Filed under Aggregate Models, Frequency Models, Probability, Severity Models

Approximating Aggregate Losses

An aggregate loss S is the sum of all losses in a certain period of time.  There are an unknown number N of losses that may occur and each loss is an unknown amount X.  N is called the frequency random variable and X is called the severity.  This situation can be modeled using a compound distribution of N and X.  The model is specified by:

\displaystyle S = \sum_{n=1}^N X_n

where N is the random variable for frequency and the X_n‘s are IID random variables for severity.  This type of structure is called a collective risk model.

An alternative way to model aggregate loss is to model each risk using a different distribution appropriate to that risk.  For example, in a portfolio of risks, one may be modeled using a pareto distribution and another may be modeled with an exponential distribution.  The expected aggregate loss would be the sum of the individual expected losses.  This is called an individual risk model and is given by: 

\displaystyle S = \sum_{i=1}^n X_i

where n is the number of individual risks in the portfolio and the X_i‘s are random variables for the individual losses.  The X_i‘s are NOT IID, and n is known.

Both of these models are tested in the exam; however, the individual risk model is usually tested in combination with the collective risk model.  An example of a problem structure that combines the two is given below.
-*-*-
#### REQUIRED WORK
(A) Translate this sentence from the text on aggregate losses into Spanish: "An aggregate loss S is the sum of all losses in a certain period of time."
(B) In the text on aggregate losses, what name is given to the random variable X?
(C) Continue the text on aggregate losses from the point where it stops.
The records have no connection to the text on aggregate losses.

(Items drawn from a data source)
-*-*-
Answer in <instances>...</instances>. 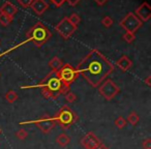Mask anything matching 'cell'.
Instances as JSON below:
<instances>
[{
	"label": "cell",
	"instance_id": "1",
	"mask_svg": "<svg viewBox=\"0 0 151 149\" xmlns=\"http://www.w3.org/2000/svg\"><path fill=\"white\" fill-rule=\"evenodd\" d=\"M77 71L91 86L99 87L114 71V64L99 50L93 49L79 62Z\"/></svg>",
	"mask_w": 151,
	"mask_h": 149
},
{
	"label": "cell",
	"instance_id": "2",
	"mask_svg": "<svg viewBox=\"0 0 151 149\" xmlns=\"http://www.w3.org/2000/svg\"><path fill=\"white\" fill-rule=\"evenodd\" d=\"M37 87L40 88L42 94L48 99H56L61 94H65L69 91V87L64 85L62 81L59 79L57 71H50L44 78V80L40 81L38 84L33 85V86H23L22 88H34Z\"/></svg>",
	"mask_w": 151,
	"mask_h": 149
},
{
	"label": "cell",
	"instance_id": "3",
	"mask_svg": "<svg viewBox=\"0 0 151 149\" xmlns=\"http://www.w3.org/2000/svg\"><path fill=\"white\" fill-rule=\"evenodd\" d=\"M52 36L51 31L42 23V22H36L27 32H26V40L28 42H31L36 47H42L46 44Z\"/></svg>",
	"mask_w": 151,
	"mask_h": 149
},
{
	"label": "cell",
	"instance_id": "4",
	"mask_svg": "<svg viewBox=\"0 0 151 149\" xmlns=\"http://www.w3.org/2000/svg\"><path fill=\"white\" fill-rule=\"evenodd\" d=\"M53 118H54L56 124H58L61 128L67 130L73 123L77 122L78 115H77V113L70 107L64 105L59 109V111L55 114V116Z\"/></svg>",
	"mask_w": 151,
	"mask_h": 149
},
{
	"label": "cell",
	"instance_id": "5",
	"mask_svg": "<svg viewBox=\"0 0 151 149\" xmlns=\"http://www.w3.org/2000/svg\"><path fill=\"white\" fill-rule=\"evenodd\" d=\"M59 79L62 81V83L66 86H70L71 83H73L77 78L79 77V73L77 71V68L73 66L69 63H65L61 66V68L57 71Z\"/></svg>",
	"mask_w": 151,
	"mask_h": 149
},
{
	"label": "cell",
	"instance_id": "6",
	"mask_svg": "<svg viewBox=\"0 0 151 149\" xmlns=\"http://www.w3.org/2000/svg\"><path fill=\"white\" fill-rule=\"evenodd\" d=\"M120 88L114 83L111 79H106L105 81L101 82V84L99 86V92L101 96L107 101L113 99L116 95L119 93Z\"/></svg>",
	"mask_w": 151,
	"mask_h": 149
},
{
	"label": "cell",
	"instance_id": "7",
	"mask_svg": "<svg viewBox=\"0 0 151 149\" xmlns=\"http://www.w3.org/2000/svg\"><path fill=\"white\" fill-rule=\"evenodd\" d=\"M119 24L125 31H129V32L134 33V32L142 26L143 22L134 15V13H128L127 15L120 21Z\"/></svg>",
	"mask_w": 151,
	"mask_h": 149
},
{
	"label": "cell",
	"instance_id": "8",
	"mask_svg": "<svg viewBox=\"0 0 151 149\" xmlns=\"http://www.w3.org/2000/svg\"><path fill=\"white\" fill-rule=\"evenodd\" d=\"M55 30H56L57 33L60 36H62L64 40H68V38L76 32L77 26L73 25V24L68 21L67 17H65L55 26Z\"/></svg>",
	"mask_w": 151,
	"mask_h": 149
},
{
	"label": "cell",
	"instance_id": "9",
	"mask_svg": "<svg viewBox=\"0 0 151 149\" xmlns=\"http://www.w3.org/2000/svg\"><path fill=\"white\" fill-rule=\"evenodd\" d=\"M31 122L35 124L44 134H49V132L56 126V122H55L54 118L51 117L48 114H45L40 119L35 120V121H31Z\"/></svg>",
	"mask_w": 151,
	"mask_h": 149
},
{
	"label": "cell",
	"instance_id": "10",
	"mask_svg": "<svg viewBox=\"0 0 151 149\" xmlns=\"http://www.w3.org/2000/svg\"><path fill=\"white\" fill-rule=\"evenodd\" d=\"M101 143V141L91 132H87L81 140V144L85 149H96Z\"/></svg>",
	"mask_w": 151,
	"mask_h": 149
},
{
	"label": "cell",
	"instance_id": "11",
	"mask_svg": "<svg viewBox=\"0 0 151 149\" xmlns=\"http://www.w3.org/2000/svg\"><path fill=\"white\" fill-rule=\"evenodd\" d=\"M134 15L142 22H147L151 18V7L147 2H144L136 9Z\"/></svg>",
	"mask_w": 151,
	"mask_h": 149
},
{
	"label": "cell",
	"instance_id": "12",
	"mask_svg": "<svg viewBox=\"0 0 151 149\" xmlns=\"http://www.w3.org/2000/svg\"><path fill=\"white\" fill-rule=\"evenodd\" d=\"M30 7L32 9V11L36 14V15L40 16L48 9L49 4L47 3L46 0H33L30 5Z\"/></svg>",
	"mask_w": 151,
	"mask_h": 149
},
{
	"label": "cell",
	"instance_id": "13",
	"mask_svg": "<svg viewBox=\"0 0 151 149\" xmlns=\"http://www.w3.org/2000/svg\"><path fill=\"white\" fill-rule=\"evenodd\" d=\"M18 12V9L15 4H13L9 1H6L2 4V6L0 7V14H4V15L9 16V17H13L16 15Z\"/></svg>",
	"mask_w": 151,
	"mask_h": 149
},
{
	"label": "cell",
	"instance_id": "14",
	"mask_svg": "<svg viewBox=\"0 0 151 149\" xmlns=\"http://www.w3.org/2000/svg\"><path fill=\"white\" fill-rule=\"evenodd\" d=\"M116 65H117V66L119 67L122 71H128L130 67H132V61L130 60L127 56L123 55V56H121L117 61H116Z\"/></svg>",
	"mask_w": 151,
	"mask_h": 149
},
{
	"label": "cell",
	"instance_id": "15",
	"mask_svg": "<svg viewBox=\"0 0 151 149\" xmlns=\"http://www.w3.org/2000/svg\"><path fill=\"white\" fill-rule=\"evenodd\" d=\"M63 65V62L60 58H58L57 56L53 57L50 61H49V66L53 71H58L61 68V66Z\"/></svg>",
	"mask_w": 151,
	"mask_h": 149
},
{
	"label": "cell",
	"instance_id": "16",
	"mask_svg": "<svg viewBox=\"0 0 151 149\" xmlns=\"http://www.w3.org/2000/svg\"><path fill=\"white\" fill-rule=\"evenodd\" d=\"M56 142L59 146L65 147L69 144V142H70V137H68L66 134H60L56 138Z\"/></svg>",
	"mask_w": 151,
	"mask_h": 149
},
{
	"label": "cell",
	"instance_id": "17",
	"mask_svg": "<svg viewBox=\"0 0 151 149\" xmlns=\"http://www.w3.org/2000/svg\"><path fill=\"white\" fill-rule=\"evenodd\" d=\"M4 97H5V99H6L7 103L14 104V103H15V101L18 99V94H17V92H16V91H14V90H9L6 93H5Z\"/></svg>",
	"mask_w": 151,
	"mask_h": 149
},
{
	"label": "cell",
	"instance_id": "18",
	"mask_svg": "<svg viewBox=\"0 0 151 149\" xmlns=\"http://www.w3.org/2000/svg\"><path fill=\"white\" fill-rule=\"evenodd\" d=\"M139 120H140V117H139V115H138V113H137V112L132 111V112H130V113L128 114L127 121L129 122L132 125H136V124L139 122Z\"/></svg>",
	"mask_w": 151,
	"mask_h": 149
},
{
	"label": "cell",
	"instance_id": "19",
	"mask_svg": "<svg viewBox=\"0 0 151 149\" xmlns=\"http://www.w3.org/2000/svg\"><path fill=\"white\" fill-rule=\"evenodd\" d=\"M13 22V17L4 15V14H0V24L2 26H9Z\"/></svg>",
	"mask_w": 151,
	"mask_h": 149
},
{
	"label": "cell",
	"instance_id": "20",
	"mask_svg": "<svg viewBox=\"0 0 151 149\" xmlns=\"http://www.w3.org/2000/svg\"><path fill=\"white\" fill-rule=\"evenodd\" d=\"M67 19H68V21L70 22L73 25H75V26H77L78 27V25H79V23L81 22V18H80V16L78 15V14H71L69 17H67Z\"/></svg>",
	"mask_w": 151,
	"mask_h": 149
},
{
	"label": "cell",
	"instance_id": "21",
	"mask_svg": "<svg viewBox=\"0 0 151 149\" xmlns=\"http://www.w3.org/2000/svg\"><path fill=\"white\" fill-rule=\"evenodd\" d=\"M122 38H123L126 42H128V44H132V42L136 40V35H134V33H132V32L125 31V33L122 35Z\"/></svg>",
	"mask_w": 151,
	"mask_h": 149
},
{
	"label": "cell",
	"instance_id": "22",
	"mask_svg": "<svg viewBox=\"0 0 151 149\" xmlns=\"http://www.w3.org/2000/svg\"><path fill=\"white\" fill-rule=\"evenodd\" d=\"M114 124H115L116 127L118 128H123L124 126L126 125V120L124 119L122 116H119L118 118H116L115 119V122H114Z\"/></svg>",
	"mask_w": 151,
	"mask_h": 149
},
{
	"label": "cell",
	"instance_id": "23",
	"mask_svg": "<svg viewBox=\"0 0 151 149\" xmlns=\"http://www.w3.org/2000/svg\"><path fill=\"white\" fill-rule=\"evenodd\" d=\"M16 137H17L19 140H25L28 137V132L26 130H24V128H21V130L16 132Z\"/></svg>",
	"mask_w": 151,
	"mask_h": 149
},
{
	"label": "cell",
	"instance_id": "24",
	"mask_svg": "<svg viewBox=\"0 0 151 149\" xmlns=\"http://www.w3.org/2000/svg\"><path fill=\"white\" fill-rule=\"evenodd\" d=\"M65 99H66L67 103L71 104V103H75L76 99H77V96H76V94L73 92H71V91H68V92L65 93Z\"/></svg>",
	"mask_w": 151,
	"mask_h": 149
},
{
	"label": "cell",
	"instance_id": "25",
	"mask_svg": "<svg viewBox=\"0 0 151 149\" xmlns=\"http://www.w3.org/2000/svg\"><path fill=\"white\" fill-rule=\"evenodd\" d=\"M101 24H103L105 27L109 28L113 25V20H112L110 17H108V16H106V17H104L103 20H101Z\"/></svg>",
	"mask_w": 151,
	"mask_h": 149
},
{
	"label": "cell",
	"instance_id": "26",
	"mask_svg": "<svg viewBox=\"0 0 151 149\" xmlns=\"http://www.w3.org/2000/svg\"><path fill=\"white\" fill-rule=\"evenodd\" d=\"M17 1L19 2V4L21 5V6L24 7V9H28V7H30V5H31L33 0H17Z\"/></svg>",
	"mask_w": 151,
	"mask_h": 149
},
{
	"label": "cell",
	"instance_id": "27",
	"mask_svg": "<svg viewBox=\"0 0 151 149\" xmlns=\"http://www.w3.org/2000/svg\"><path fill=\"white\" fill-rule=\"evenodd\" d=\"M142 147H143V149H151V140L150 139H146V140L143 141Z\"/></svg>",
	"mask_w": 151,
	"mask_h": 149
},
{
	"label": "cell",
	"instance_id": "28",
	"mask_svg": "<svg viewBox=\"0 0 151 149\" xmlns=\"http://www.w3.org/2000/svg\"><path fill=\"white\" fill-rule=\"evenodd\" d=\"M51 2L54 3L55 5H56L57 7L61 6V5L63 4V3L65 2V0H51Z\"/></svg>",
	"mask_w": 151,
	"mask_h": 149
},
{
	"label": "cell",
	"instance_id": "29",
	"mask_svg": "<svg viewBox=\"0 0 151 149\" xmlns=\"http://www.w3.org/2000/svg\"><path fill=\"white\" fill-rule=\"evenodd\" d=\"M65 2H67L71 6H75V5H77L80 2V0H65Z\"/></svg>",
	"mask_w": 151,
	"mask_h": 149
},
{
	"label": "cell",
	"instance_id": "30",
	"mask_svg": "<svg viewBox=\"0 0 151 149\" xmlns=\"http://www.w3.org/2000/svg\"><path fill=\"white\" fill-rule=\"evenodd\" d=\"M94 1H95V2H96L99 5H104L106 2H107L108 0H94Z\"/></svg>",
	"mask_w": 151,
	"mask_h": 149
},
{
	"label": "cell",
	"instance_id": "31",
	"mask_svg": "<svg viewBox=\"0 0 151 149\" xmlns=\"http://www.w3.org/2000/svg\"><path fill=\"white\" fill-rule=\"evenodd\" d=\"M96 149H109V148H108L107 145H105L104 143H101V144L99 145V147H97Z\"/></svg>",
	"mask_w": 151,
	"mask_h": 149
},
{
	"label": "cell",
	"instance_id": "32",
	"mask_svg": "<svg viewBox=\"0 0 151 149\" xmlns=\"http://www.w3.org/2000/svg\"><path fill=\"white\" fill-rule=\"evenodd\" d=\"M150 80H151V76H148L146 79H145V83H146L148 86H151V83H150Z\"/></svg>",
	"mask_w": 151,
	"mask_h": 149
},
{
	"label": "cell",
	"instance_id": "33",
	"mask_svg": "<svg viewBox=\"0 0 151 149\" xmlns=\"http://www.w3.org/2000/svg\"><path fill=\"white\" fill-rule=\"evenodd\" d=\"M1 132H2V130H1V127H0V135H1Z\"/></svg>",
	"mask_w": 151,
	"mask_h": 149
}]
</instances>
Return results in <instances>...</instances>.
-*-*-
#### FINAL RESULTS
(A) Una pérdida agregada S es la suma de todas las pérdidas en un determinado período de tiempo.

(B) The severity.

(C)
Example 1: Your company sells car insurance policies.  The in-force policies are categorized into high-risk and low-risk groups.  In the high-risk group, the number of claims in a year is poisson with a mean of 30.  The number of claims for the low-risk group is poisson with a mean of 10.  The amount of each claim is pareto distributed with \theta = 200 and \alpha = 2.
Analysis: Being able to see the structure of the problem is a very important first step in being able to solve it.  In this situation, you would model the aggregate loss as an individual risk model.  There are 2 individual risks– high and low risk.  For each group, you would model the aggregate loss using a collective risk model.  For the high-risk, the frequency is poisson with mean 30 and the severity is pareto with \theta = 200 and \alpha = 2.  For the low-risk group, the frequency is poisson with mean 10 and the severity is pareto with the same parameters.

For these problems, you will need to know how to:

  1. Find the expected aggregate loss.
  2. Find the variance of aggregate loss.
  3. Approximate the probability that the aggregate loss will be above or below a certain amount using a normal distribution.  
    Example: what is the probability that aggregate losses are below $5,000?
  4. Determine how many risks would need to be in a portfolio for the probability of aggregate loss to reach a given level of certainty for a given amount.
    Example: how many policies should you underwrite so that the aggregate loss is less than the expected aggregate loss with a 95% degree of certainty? 
  5. Determine how long your risk exposure should be for the probability of aggregate loss to reach a given level of certainty for a given amount.

Problems that require you to determine probabilities for the aggregate loss will usually state that you should use a normal approximation.  This will require the calculation of the expected aggregate loss and the variance of the aggregate loss.

Expected aggregate loss for a collective risk model is given by:

E[S] = E[N]E[X]

For the individual risk model, it is

\displaystyle E[S] = \sum_{i=1}^n E[X_i]

Variances under the collective risk model are conditional variances.

Var(S) = E[Var(X|I)] + Var(E[X|I])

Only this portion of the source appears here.